The whey, incidentally, along with any failed yoghurt makes a soft bread that is ideal for sandwiches.
Serve the yoghurt sweet, with fruit and a sprinkling of honeycomb. Or use it in a savoury sauce, which could be as easy as adding a squeeze of lemon, some chopped garlic and some olive oil.
Gary O'Hanlon's Honeycomb Recipe
"100 ml water, 400g sugar, 100g honey, 2 table spoons liquid glucose. Bring all ingredients up to 160 degrees C on a sugar thermometer then remove immediately. Add 2 tea spoons of Bi-Carbonate of Soda and pour into a pre oil greased tin or tray. Leave to cool and chop up with a sharp serrated knife. Add broken pieces to ice cream, yoghurt or cheesecake mixtures and my favourite, coat two or three times with milk chocolate and make your own crunchies.!! Enjoy. I wanna see pictures Sally :)"
– OK Gary :D
Tomato-flavoured yoghurt dressing
2 tomatoes
handful of fresh herbs (parsley, dill, coriander, or a combination)
1 cup yoghurt
1 tablespoon white wine vinegar
seasoning
Skin and seed the tomatoes, and roughly chop. Place all the ingredients into a food processor and process to a fine dressing.

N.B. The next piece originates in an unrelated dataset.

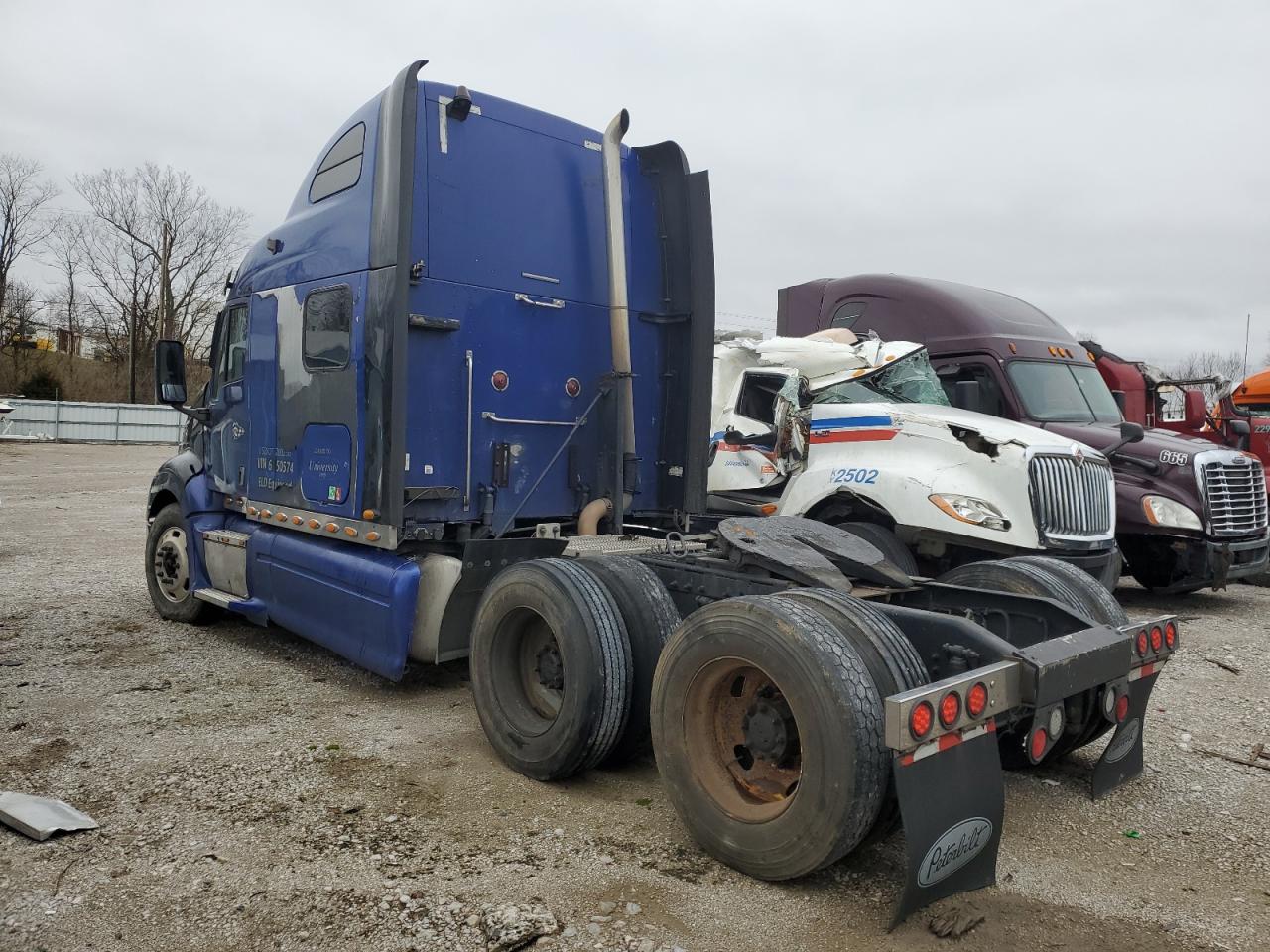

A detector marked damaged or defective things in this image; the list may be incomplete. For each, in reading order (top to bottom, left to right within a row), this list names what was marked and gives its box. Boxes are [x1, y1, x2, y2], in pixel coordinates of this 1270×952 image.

smashed windshield [818, 349, 949, 409]
smashed windshield [1008, 359, 1119, 422]
crashed white international truck [706, 331, 1119, 583]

The Sheeps' Milk used by Enda McEvoy in Aniar comes from www.cratloehillscheese.com
Ballymaloe Cookery School have a half day course in yoghurt, butter and cheese, next Wednesday, 9th May
The crucial thing is keeping the temperature around 48 Celsius to let the thermophyllic lactic acid bacteria run riot and feed on milk sugar to produce yoghurt. With goats milk you pribably have natural drinking yoghurt. Anyways this drinking yoghurt stuff is one of the biggest market ploys under the sun. The most important fact about yoghurt is the specific cultures (lactibacillus bulgaricus) that help in developing a healthy flora and fauna in our digesting system. To h... with the consistency!